• **Given records**
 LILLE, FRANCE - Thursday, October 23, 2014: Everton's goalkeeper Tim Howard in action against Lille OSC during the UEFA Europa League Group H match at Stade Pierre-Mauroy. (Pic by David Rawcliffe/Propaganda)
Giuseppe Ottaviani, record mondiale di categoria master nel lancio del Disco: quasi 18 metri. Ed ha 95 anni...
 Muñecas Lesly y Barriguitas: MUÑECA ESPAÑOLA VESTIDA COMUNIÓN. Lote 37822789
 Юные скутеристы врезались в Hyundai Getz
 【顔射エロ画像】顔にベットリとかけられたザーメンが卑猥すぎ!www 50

...

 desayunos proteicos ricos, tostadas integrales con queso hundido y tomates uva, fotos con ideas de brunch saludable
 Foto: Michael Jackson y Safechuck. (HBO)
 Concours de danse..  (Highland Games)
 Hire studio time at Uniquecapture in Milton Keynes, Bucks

• **Task**
Please give an exact copy of the lines above, beginning with the line containing "Concours de danse.." and running through the line containing "Hire studio time", and of no other lines.

• **Expected answer**
 Concours de danse..  (Highland Games)
 Hire studio time at Uniquecapture in Milton Keynes, Bucks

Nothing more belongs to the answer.